### TEXT SEGMENT
# Australian School of Excellence 2015 Algebra Exam

• Each question is worth 7 points

• Time allowed is 4 hours

• No books, notes or calculators permitted

1) Find all real numbers $a$ such that there are four different real numbers $x$ satisfying the equation

$x(x+1)^3=(2x+a)(x+a-1).$

2) Find all functions $f:\mathbb{R} \rightarrow \mathbb{R}$ such that for $x, y \in \mathbb{R}$ we have

$f(x f(y) + x) = xy+f(x).$

3) Suppose that $x$, $y$ and $z$ are real numbers satisfying the following three equations.

\begin{aligned} x+y+z &=2\\ x^2 +y^2 + z^2 &=6\\ x^3+y^3+z^3&=8 \end{aligned}

Find all possible values of $x^{2015} + y^{2015} + z^{2015}$.

### TASK DIRECTIONS
Continue the 2015 algebra exam from where it stops, after its third problem.

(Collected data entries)
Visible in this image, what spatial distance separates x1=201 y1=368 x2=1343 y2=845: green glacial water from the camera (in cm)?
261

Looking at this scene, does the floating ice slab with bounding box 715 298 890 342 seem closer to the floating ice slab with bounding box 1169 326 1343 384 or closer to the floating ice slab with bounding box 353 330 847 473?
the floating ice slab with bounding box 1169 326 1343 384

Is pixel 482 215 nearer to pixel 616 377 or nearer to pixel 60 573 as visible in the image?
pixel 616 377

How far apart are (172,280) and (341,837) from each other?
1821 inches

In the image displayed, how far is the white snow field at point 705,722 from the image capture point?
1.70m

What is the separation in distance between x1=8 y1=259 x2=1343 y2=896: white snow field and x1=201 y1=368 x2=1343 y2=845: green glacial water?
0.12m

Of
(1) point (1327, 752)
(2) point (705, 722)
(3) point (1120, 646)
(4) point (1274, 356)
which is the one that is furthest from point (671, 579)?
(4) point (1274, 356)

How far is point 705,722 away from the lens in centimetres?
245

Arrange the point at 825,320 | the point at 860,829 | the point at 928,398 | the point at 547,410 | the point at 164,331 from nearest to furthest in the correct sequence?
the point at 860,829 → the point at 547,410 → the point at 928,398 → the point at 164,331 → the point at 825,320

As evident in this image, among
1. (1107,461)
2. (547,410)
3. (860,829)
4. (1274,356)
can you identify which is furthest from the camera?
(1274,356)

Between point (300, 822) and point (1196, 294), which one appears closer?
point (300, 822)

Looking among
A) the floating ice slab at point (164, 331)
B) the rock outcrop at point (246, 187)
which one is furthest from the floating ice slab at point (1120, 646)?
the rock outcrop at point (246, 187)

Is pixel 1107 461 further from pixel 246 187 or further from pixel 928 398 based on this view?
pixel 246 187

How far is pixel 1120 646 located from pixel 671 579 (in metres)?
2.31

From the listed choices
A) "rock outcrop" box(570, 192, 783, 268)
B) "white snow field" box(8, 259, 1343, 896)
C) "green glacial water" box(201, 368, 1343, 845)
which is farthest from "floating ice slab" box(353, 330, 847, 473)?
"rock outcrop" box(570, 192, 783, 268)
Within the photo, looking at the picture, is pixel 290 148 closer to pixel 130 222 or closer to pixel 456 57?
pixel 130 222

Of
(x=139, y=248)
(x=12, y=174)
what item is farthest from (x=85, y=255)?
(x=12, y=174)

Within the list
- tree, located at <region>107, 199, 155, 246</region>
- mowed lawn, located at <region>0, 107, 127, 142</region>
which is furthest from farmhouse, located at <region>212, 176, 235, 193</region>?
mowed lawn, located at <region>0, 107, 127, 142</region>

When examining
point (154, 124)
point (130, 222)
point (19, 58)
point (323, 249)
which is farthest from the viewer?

### SOLVED EXERCISE
4) Suppose that a function $f:\mathbb{R} \rightarrow \mathbb{R}$ has the property that

$f(x)^2 \leq f(y)$

for every $x > y$.

Prove that $0 \leq f(x) \leq 1$ for all $x \in \mathbb{R}$.

5) Prove the following inequality for all $a, b, c > 0$.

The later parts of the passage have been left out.